The "check" button does the same but then diffs both images radar style for one round, displaying the pixel diff in red, with the result expressed as %% match.
Thanks for your valuable inputs.
We have not started with the App yet, focus until here was solely on the hardware.
It is our plan to normalize the image with the help of markers, rotation and homography. Instead of an algorithm to check on similarity, one concept we have in mind is to make a "blinking comparator" that shows normalized reference image and image to verify after each other with adjustable strobe speed. A speed slider helps to check on both images are authentic. If there is a difference, the user can see it.

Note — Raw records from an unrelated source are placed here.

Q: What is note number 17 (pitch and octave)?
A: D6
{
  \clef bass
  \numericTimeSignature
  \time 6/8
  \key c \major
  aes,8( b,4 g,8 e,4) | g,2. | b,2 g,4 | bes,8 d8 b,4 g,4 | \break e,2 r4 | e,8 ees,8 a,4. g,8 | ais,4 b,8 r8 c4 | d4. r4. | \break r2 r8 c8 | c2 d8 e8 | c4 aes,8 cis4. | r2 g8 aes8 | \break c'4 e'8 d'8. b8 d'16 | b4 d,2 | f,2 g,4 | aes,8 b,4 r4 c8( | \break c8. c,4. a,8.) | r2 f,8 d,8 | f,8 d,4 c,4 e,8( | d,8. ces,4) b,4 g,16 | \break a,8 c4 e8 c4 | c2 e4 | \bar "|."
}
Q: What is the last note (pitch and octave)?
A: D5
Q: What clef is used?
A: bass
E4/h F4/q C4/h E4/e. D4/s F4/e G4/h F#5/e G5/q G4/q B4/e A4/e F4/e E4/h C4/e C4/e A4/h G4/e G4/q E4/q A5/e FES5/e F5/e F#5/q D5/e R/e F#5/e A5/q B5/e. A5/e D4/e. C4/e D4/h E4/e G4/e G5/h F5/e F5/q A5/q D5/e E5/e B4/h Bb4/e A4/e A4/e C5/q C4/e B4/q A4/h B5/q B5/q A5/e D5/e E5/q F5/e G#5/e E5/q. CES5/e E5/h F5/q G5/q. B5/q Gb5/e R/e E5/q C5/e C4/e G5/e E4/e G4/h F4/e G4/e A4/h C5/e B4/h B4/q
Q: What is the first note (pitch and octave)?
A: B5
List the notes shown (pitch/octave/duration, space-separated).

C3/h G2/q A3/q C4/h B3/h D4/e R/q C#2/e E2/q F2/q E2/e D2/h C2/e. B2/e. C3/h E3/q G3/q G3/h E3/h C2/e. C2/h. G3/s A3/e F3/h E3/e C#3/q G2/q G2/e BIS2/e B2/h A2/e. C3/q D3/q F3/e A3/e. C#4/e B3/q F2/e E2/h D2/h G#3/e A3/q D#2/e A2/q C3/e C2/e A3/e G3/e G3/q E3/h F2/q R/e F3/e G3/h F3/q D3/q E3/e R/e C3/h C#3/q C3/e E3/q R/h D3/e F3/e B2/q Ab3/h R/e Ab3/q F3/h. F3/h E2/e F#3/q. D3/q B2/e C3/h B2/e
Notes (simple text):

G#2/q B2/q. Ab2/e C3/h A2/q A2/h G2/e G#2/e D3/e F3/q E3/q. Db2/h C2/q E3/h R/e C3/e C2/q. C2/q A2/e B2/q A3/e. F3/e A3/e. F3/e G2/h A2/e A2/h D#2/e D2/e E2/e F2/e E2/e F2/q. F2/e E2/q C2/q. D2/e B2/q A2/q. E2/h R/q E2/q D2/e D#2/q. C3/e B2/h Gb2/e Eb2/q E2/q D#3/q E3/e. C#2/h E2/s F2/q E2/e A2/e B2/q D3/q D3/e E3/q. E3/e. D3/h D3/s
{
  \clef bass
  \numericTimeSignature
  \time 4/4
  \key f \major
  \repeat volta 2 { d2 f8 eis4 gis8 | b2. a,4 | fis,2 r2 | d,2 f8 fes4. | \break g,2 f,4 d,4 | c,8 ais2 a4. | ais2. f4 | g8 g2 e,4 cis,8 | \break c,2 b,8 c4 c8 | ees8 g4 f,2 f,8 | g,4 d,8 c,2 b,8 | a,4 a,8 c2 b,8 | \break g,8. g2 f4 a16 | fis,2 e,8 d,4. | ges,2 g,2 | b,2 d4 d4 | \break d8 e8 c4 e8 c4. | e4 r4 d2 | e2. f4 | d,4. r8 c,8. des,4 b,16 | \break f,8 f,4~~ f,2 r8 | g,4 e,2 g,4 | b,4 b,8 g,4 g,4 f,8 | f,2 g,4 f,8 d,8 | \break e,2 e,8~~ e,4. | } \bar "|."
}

@fabianwyss So the idea is to let the user judge. For a start that's probably good enough.
The plan is to offer the user a simple and utmost failproof App to visually compare. Algorithm based (dis)similarity in %, highlighting differences in red dots/areas, particle count etc. can be added on top. From a security perspective we believe it is safer to have a simple visual base layer in the App than fancy value prints.
I would go so far one day to show the user 5 sec movieclips of the taken image being automatically rotated to north, un-distorted, scaled, cut in a square standard and bw thresholded. Manipulated algorithm based pattern change would be visually detectable in a movieclip. Wysiwyg motion instead of an obscure algo in the background that is difficult to know what it exactly does and how it can be manipulated backdoor by an attacker.
With OTS timestamps this product would let you prove that a container had been sealed for a certain amount of time.